In October 2003, the Singaporean company Uniloc filed a lawsuit against Microsoft, alleging that the activation method of Windows XP and Office XP infringed a Uniloc patent. According to Microsoft, the activation of XP differed from the method described in the patent, so that there was no infringement. Microsoft also believed that the patent was invalid, because the technique described was very obvious.
However, the jury was convinced by Uniloc’s arguments and ruled that there was indeed a patent infringement. Uniloc’s lawyers showed the jury a graph showing that Windows XP and some versions of Word together generated $19.1 billion in sales. Uniloc demanded 2.9 percent of this total, or $ 564 million. The jury ultimately awarded $388 million.

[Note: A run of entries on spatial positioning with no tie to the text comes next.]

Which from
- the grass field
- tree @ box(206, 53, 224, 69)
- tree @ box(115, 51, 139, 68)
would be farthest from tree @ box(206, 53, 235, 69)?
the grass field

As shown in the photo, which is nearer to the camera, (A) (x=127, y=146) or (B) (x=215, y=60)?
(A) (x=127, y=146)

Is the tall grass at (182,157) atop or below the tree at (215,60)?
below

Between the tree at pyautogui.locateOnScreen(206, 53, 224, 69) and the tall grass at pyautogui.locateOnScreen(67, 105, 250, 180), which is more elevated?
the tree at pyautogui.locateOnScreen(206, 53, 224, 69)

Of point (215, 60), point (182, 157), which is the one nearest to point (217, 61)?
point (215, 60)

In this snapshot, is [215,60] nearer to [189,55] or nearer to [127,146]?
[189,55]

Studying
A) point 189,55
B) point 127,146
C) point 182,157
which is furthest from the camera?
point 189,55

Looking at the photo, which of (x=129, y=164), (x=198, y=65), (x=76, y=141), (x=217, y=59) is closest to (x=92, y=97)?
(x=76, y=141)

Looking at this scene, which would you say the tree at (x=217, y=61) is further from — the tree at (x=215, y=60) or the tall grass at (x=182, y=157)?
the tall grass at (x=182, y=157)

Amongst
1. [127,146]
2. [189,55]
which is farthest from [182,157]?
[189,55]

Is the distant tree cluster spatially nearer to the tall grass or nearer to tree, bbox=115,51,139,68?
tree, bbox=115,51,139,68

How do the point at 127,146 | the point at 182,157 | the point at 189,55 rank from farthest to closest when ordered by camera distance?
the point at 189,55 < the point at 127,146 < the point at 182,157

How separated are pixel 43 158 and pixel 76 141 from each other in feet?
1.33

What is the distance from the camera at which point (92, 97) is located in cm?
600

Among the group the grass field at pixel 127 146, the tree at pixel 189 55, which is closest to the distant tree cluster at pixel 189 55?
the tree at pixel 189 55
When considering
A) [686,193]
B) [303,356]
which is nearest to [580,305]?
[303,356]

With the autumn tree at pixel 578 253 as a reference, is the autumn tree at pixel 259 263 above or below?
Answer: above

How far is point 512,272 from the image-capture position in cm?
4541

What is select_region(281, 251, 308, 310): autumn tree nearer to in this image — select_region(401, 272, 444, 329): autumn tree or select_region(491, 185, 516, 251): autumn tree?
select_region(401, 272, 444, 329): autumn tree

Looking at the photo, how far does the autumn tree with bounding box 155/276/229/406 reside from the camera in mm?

Microsoft appealed this ruling, and on Tuesday Judge William Smith ruled that the jury had misunderstood the case and reached a verdict without a sufficient legal basis. He therefore brushed aside the compensation. Even if an appeals court ruled that the jury’s decision was correct, there will have to be a new trial, because Uniloc should never have shown the amount of 19.1 billion to the jury, the judge said. Uniloc had not yet commented on the verdict, so reports Bloomberg.